信仰を続けるのに、お金があまりかからないこともあるかもしれない。年会費はなく、葬儀などの際も最低限しかいただかないので、貧しくても続けられた。

カトリック教会には、月々の会費や建物建て替え・修繕のための積立金の仕組みがあります。
戦前には、聖堂の建設工事を信徒が担った、という話もちらほらと聞きます(Dash村のような感じ)。

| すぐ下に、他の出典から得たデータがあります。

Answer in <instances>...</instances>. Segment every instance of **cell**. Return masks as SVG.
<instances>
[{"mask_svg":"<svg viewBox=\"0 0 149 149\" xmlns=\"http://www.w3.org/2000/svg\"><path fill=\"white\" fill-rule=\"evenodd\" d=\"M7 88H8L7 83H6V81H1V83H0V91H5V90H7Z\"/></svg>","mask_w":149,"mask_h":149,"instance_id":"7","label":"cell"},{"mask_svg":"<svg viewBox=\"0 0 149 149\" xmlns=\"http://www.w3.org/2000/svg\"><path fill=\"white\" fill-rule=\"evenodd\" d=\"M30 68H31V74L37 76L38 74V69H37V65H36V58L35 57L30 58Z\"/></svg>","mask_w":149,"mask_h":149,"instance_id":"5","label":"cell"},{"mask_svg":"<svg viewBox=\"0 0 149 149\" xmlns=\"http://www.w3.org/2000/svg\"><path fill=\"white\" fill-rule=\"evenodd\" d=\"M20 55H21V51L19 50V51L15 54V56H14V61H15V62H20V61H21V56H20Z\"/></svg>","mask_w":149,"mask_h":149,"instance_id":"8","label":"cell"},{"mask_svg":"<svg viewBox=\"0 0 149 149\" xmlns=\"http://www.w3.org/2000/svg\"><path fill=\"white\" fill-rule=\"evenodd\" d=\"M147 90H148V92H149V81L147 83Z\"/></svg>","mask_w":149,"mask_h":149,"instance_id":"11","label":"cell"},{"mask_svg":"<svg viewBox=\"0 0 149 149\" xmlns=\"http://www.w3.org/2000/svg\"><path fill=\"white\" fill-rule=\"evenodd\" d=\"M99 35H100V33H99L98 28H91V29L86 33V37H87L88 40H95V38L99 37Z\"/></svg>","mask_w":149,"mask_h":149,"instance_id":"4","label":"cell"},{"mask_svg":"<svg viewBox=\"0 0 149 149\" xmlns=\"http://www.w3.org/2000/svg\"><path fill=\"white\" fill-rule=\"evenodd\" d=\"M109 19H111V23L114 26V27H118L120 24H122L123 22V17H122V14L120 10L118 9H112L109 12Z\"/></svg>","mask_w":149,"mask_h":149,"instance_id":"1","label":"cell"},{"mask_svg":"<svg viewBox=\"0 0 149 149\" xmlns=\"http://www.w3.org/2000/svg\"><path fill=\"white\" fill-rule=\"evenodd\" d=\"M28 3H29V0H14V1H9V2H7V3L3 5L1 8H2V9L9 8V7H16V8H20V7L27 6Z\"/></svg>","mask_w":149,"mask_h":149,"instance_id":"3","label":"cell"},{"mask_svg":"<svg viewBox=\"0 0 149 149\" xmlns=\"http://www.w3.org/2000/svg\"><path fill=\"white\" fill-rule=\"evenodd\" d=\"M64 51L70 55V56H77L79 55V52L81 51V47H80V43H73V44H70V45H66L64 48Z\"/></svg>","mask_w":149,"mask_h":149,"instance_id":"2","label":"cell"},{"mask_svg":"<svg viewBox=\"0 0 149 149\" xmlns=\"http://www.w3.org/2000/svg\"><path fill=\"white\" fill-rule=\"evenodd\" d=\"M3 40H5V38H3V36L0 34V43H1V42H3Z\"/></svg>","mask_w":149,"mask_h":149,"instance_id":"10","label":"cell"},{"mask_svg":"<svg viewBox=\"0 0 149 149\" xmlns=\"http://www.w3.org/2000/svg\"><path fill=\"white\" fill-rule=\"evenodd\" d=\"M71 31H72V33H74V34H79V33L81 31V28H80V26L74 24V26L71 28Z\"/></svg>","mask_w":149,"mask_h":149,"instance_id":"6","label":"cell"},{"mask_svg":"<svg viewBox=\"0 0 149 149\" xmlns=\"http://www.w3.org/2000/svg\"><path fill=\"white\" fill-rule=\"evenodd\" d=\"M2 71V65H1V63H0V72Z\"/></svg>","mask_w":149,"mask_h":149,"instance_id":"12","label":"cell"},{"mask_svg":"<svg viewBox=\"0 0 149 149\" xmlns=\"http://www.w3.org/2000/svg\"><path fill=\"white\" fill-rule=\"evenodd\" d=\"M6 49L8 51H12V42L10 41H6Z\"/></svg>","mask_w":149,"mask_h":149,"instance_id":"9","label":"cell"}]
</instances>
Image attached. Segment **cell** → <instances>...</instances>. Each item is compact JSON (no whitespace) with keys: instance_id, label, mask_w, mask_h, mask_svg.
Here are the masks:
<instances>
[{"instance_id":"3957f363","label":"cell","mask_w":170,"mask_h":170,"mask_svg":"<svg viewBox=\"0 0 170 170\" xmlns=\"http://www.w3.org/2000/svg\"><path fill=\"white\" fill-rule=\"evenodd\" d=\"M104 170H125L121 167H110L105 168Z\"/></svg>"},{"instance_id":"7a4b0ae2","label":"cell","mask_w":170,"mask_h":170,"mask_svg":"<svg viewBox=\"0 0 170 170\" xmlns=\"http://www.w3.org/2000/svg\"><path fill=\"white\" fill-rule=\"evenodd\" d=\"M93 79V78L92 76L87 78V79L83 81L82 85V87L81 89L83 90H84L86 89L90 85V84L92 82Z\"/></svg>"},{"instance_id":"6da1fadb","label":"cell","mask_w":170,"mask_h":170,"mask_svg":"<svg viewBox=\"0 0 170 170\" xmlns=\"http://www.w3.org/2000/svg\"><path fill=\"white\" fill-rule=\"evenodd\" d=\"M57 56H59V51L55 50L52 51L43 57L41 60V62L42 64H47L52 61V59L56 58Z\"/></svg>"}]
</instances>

私も(信者となる儀式の)洗礼を何年もしていない。それでも、先祖が大切にしてきた信仰なので、何とかして後世に残したい

……祖母帰天のとき、カトリック教会での葬儀を含む諸々が一段落した夕刻、当方を含む親戚一同などが客間(決して広くはない)に集められた。

その理由を一切、聞かされないまま。。。

集められた全員が正座で着席すると、
祖母の友人(?)がオラショを唱え始めた。
しかし、
当方を含むいとこ連中も、
母上を含む祖母の子たちも、
全くオラショを唱えることができなかった。

ていうか、
一人一人交代で唱える、
という段取りすら知らなかった。

祖母の友人(?)が
「誰も唱えないのかい」とボヤキつつ、
オラショを繰り返し唱えていた。

夕刻特有の眠気
正座によるしびれ
祖母の友人(?)から醸し出される威圧感
に苦しめられながらも、
「……いえす、かんのん、かんのん……」
というオラショの断片は、記憶に残った……。

ただ、その場にいた者のうち、
幾人かはオラショを唱えていた。
言葉のイントネーションや衣装から察するに、全員
地元住民。

カトリック教会は、使用言語は違えど、
典礼で使う祈りの言葉を含む諸々の体系が、

チェーン店のマニュアルのように
統一化されている。

引っ越した先の教会で、
元居た場所の教会と同じような流れで、諸々の儀式が行われる。
(たとえ国境を越えても……)

また、
儀式を司る神父様は、統一化されたカリキュラムの下で養成され、
(出来不出来の差はあれど、)
それなりの水準が担保されている。

更に、
神父様には人事異動があるため、
信徒には、ミサに出る出ないの自由があるため、
相性の悪さを回避できる余地がある。

一方、
潜伏キリシタン・かくれキリシタンの場合、
その土地土地に先祖から伝えられた「過去の典礼」に依拠。
しかも、禁令時代の影響で、永らく文書化が困難だった。
そのため、土地ごとに、口伝で、伝えられた。

その結果、
オラショが一言一句同じである、
という保証すら、ない。
つまり、
個人営業の店舗のように、
不統一のまま。

居住移転が珍しくない現代、
不統一な信仰では、
信徒側に混乱を招く。

また、
養成のプロセスが明確化されていないため、
それなりの水準が担保されていない。

更に、信仰を維持するためには、その土地とその土地の人々から「離れない」(地理的とは限らい)ことが、必要。

つまり、
かくれキリシタンの信仰を維持する限り、
相性の悪さから逃れることができない。